After Edith retired from the instrument there was a buzz, and a sensation, and Miss Melville, or Meg the Dauntless, as I could not help mentally calling her, was escorted to the piano by Ernest. What a contrast she presented to the soft, retiring, ethereal Edith, whose every motion suggested the idea of music! Though her arm was linked in that of Ernest, she walked independently of him, dashing through the company with a brave, military air, and taking a seat as if a flourish of trumpets had heralded her approach. At first I was startled by the loud crash of the keys, as she threw her hands upon them with all her force, laughing at the wild dissonance of the sound; but as she continued, harmony, if not sweetness, rose out of the chaos. She evidently understood the science of music, and enjoyed it too. She did not sing, and while she was playing the most brilliant polkas, waltzes, and variations with the most wonderful execution, she talked and laughed with those around the instrument, or looked round the apartment, and nodded to this one and that, her great black eyes flashing like chain lightning. Her playing seemed to have a magical effect. No one could keep their feet still. Even the dignified president patted his, marking the measure of her prancing fingers. I could have danced wildly myself, for I never heard any thing so inspiring to the animal spirits as those wizard strains. Every countenance was lighted with animation, save one, and that was Ernest's. He stood immovable, pale, cold, and self-involved, like a being from another sphere. I remembered how differently he looked when he wooed me to the garden's moonlight walks, and how the warm and gentle thoughts that then beamed in his eyes seemed frozen and dead, and I wondered if they were extinguished forever.

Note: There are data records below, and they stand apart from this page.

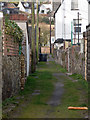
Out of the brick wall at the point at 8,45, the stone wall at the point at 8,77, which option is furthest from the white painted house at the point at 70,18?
the stone wall at the point at 8,77

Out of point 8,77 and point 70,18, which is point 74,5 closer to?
point 70,18

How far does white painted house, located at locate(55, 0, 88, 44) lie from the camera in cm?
3875

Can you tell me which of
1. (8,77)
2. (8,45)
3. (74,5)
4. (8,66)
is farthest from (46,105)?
(74,5)

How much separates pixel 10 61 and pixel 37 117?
307cm

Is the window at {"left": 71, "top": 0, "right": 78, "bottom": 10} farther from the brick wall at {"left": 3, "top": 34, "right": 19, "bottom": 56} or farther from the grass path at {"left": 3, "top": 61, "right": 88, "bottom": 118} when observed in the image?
the brick wall at {"left": 3, "top": 34, "right": 19, "bottom": 56}

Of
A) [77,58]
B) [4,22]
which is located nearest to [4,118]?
[4,22]

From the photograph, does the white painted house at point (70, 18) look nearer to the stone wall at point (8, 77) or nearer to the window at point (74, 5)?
the window at point (74, 5)

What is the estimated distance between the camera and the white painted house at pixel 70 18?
38753 mm

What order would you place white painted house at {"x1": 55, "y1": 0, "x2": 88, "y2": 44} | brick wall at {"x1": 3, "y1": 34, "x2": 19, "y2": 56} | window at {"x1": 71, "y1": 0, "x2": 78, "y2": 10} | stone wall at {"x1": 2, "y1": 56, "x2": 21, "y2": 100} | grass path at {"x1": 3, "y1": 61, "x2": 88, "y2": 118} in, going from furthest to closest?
1. window at {"x1": 71, "y1": 0, "x2": 78, "y2": 10}
2. white painted house at {"x1": 55, "y1": 0, "x2": 88, "y2": 44}
3. brick wall at {"x1": 3, "y1": 34, "x2": 19, "y2": 56}
4. stone wall at {"x1": 2, "y1": 56, "x2": 21, "y2": 100}
5. grass path at {"x1": 3, "y1": 61, "x2": 88, "y2": 118}

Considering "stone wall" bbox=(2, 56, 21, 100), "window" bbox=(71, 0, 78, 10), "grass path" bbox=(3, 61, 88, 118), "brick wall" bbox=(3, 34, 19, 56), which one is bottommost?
"grass path" bbox=(3, 61, 88, 118)

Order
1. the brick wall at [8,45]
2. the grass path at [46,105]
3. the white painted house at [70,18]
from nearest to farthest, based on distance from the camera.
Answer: the grass path at [46,105] < the brick wall at [8,45] < the white painted house at [70,18]

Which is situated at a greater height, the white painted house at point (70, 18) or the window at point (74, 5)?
the window at point (74, 5)

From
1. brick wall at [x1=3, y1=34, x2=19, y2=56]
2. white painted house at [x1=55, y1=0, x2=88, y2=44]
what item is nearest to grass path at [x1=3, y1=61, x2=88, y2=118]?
brick wall at [x1=3, y1=34, x2=19, y2=56]

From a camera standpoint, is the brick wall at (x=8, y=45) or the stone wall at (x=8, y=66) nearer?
the stone wall at (x=8, y=66)
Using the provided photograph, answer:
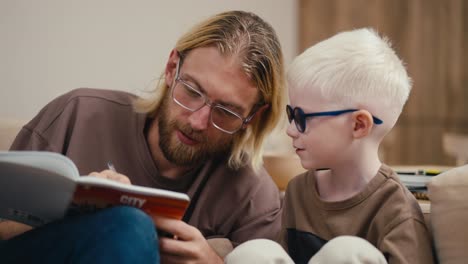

"How stupid!" exclaimed Miss Melville, suddenly stopping, and turning round on the pivot of the music stool till she commanded a full view of the drawing-room. "I thought you would all be dancing by this time. There is no use in playing to such inanimate mortals. And you," said she, suddenly turning to Ernest, "you remind me of the prince, the enchanted prince in the Arabian Nights, only he was half marble, you are a whole statue. You do not like music. I pity you."